Looking around, she hoped that her outburst hadn't woken her mother, and as her sight drifted past the window, she caught a glimpse of something that caused her to rapidly blink the sleep out of her eyes. "Hello," she said, tiredly.

"Mind if I come in?" Angel asked, from where he sat casually, letting his feet dangle outside.

HR.

"Well, how awkward was it?" Xander asked, as he and Willow met up with Ranko at the latter's locker.

"Sorry, what he meant was 'Hello, Ranko,'" Willow said, nudging her best friend in the ribs.
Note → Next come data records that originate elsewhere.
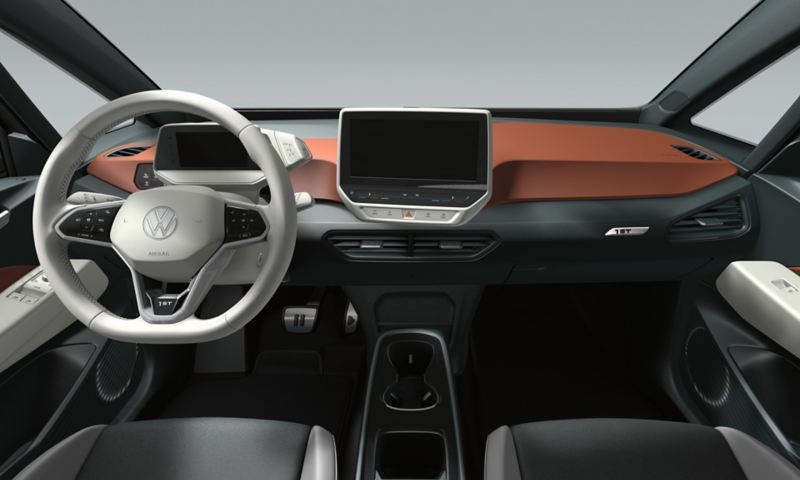 Interieur vom VW ID.3 1st in Safrano Orange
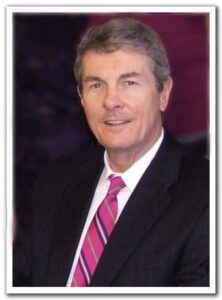 Reuben Goude Georgetown South Carolina, Reuben Goude Attorney, Reuben Goude DUI, Reuben Goude DUI Attorney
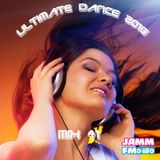 Ultimate Dance 2016 #Mix 41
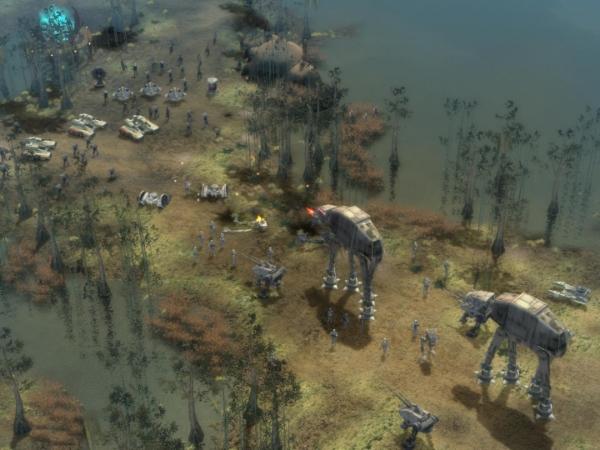 star wars empire at war.jpg
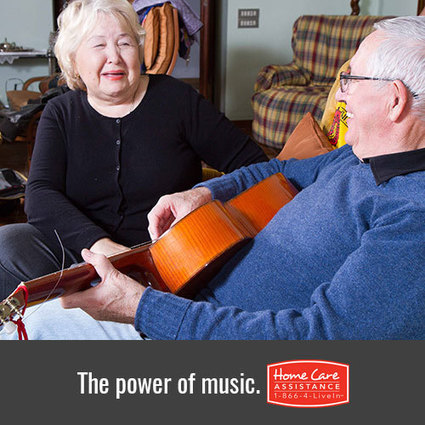 The Power of Music Therapy for seniors with Dementia | Home Care Assistance Vancouver | Scoop.it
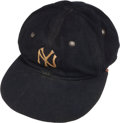 Baseball Collectibles:Hats, Early to Mid-1930's Lou Gehrig Game Worn New York Yankees Cap....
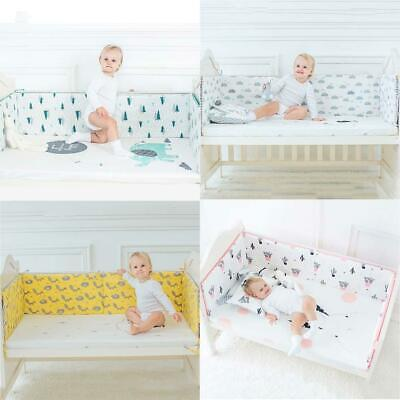 Nursery Baby Bedding Crib Cot Bumper Toddler Bed Comfy Protective Soft Cushion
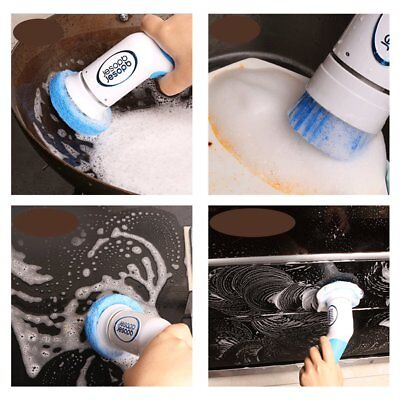 Multifunctional Kitchen Handheld Electric Cleaning Brush BY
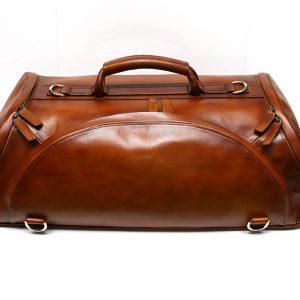 Túi xách da đánh Gofl CNES T44 002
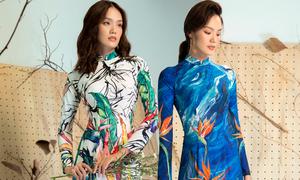 5 mẫu áo dài cho nàng mê họa tiết rực rỡ
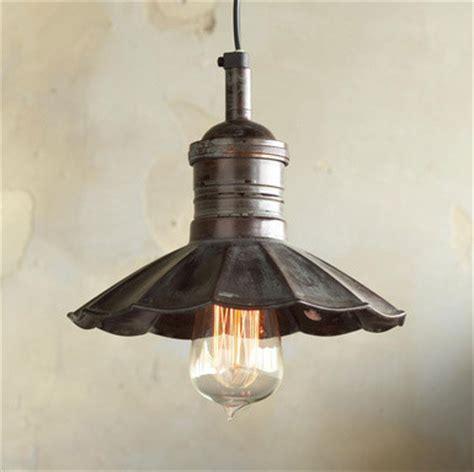 Uttermost Annandale Verdigris Pendant Light Modern Pendant Lighting By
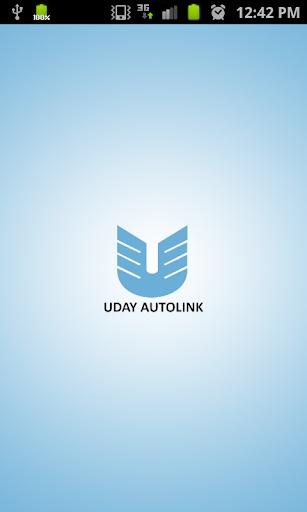 Uday AutoLink - Maruti Suzuki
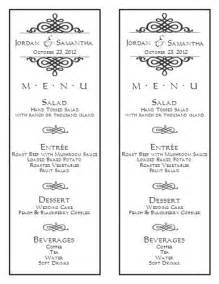 free wedding menu templates wedding menu template wedding menu template 6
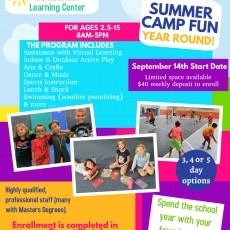 Things to do in Deptford-Monroe Township, NJ for Kids: Camp SAM Learning Center 2020/2021, Rastelli Kids Complex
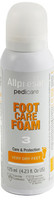 Foot Care Foam for Very Dry Feet #3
The martial artist nodded, pulling her biology book out of her locker and stuffing it into the book bag she'd been bought before she started school. She'd asked why she couldn't use her pack, but her mother had rather firmly vetoed that suggestion. "Hey," she returned, slamming the door. "I thought you guys were juniors, why are you here?"

"Gee, and I thought Xander was being too blunt," Willow muttered to herself, and then spoke more loudly. "We thought you could use some help around the school, and besides, we're going to be working with you, so..." She shrugged.

"Plus," Xander laughed. "We don't need to worry about losing any 'cred' for hanging around with younger students."

"You do realize I'm almost eighteen, right?" Ranko returned, deadpan, rather irritated, as always, about her height. "So, where's your blonde friend?"

"Buffy? She's, um..." Willow said, and then shook her head. "We haven't seen her yet this morning."

"Yeah, more like she's avoiding us," Xander returned, as the three began to head towards their classrooms, staying together for the time being.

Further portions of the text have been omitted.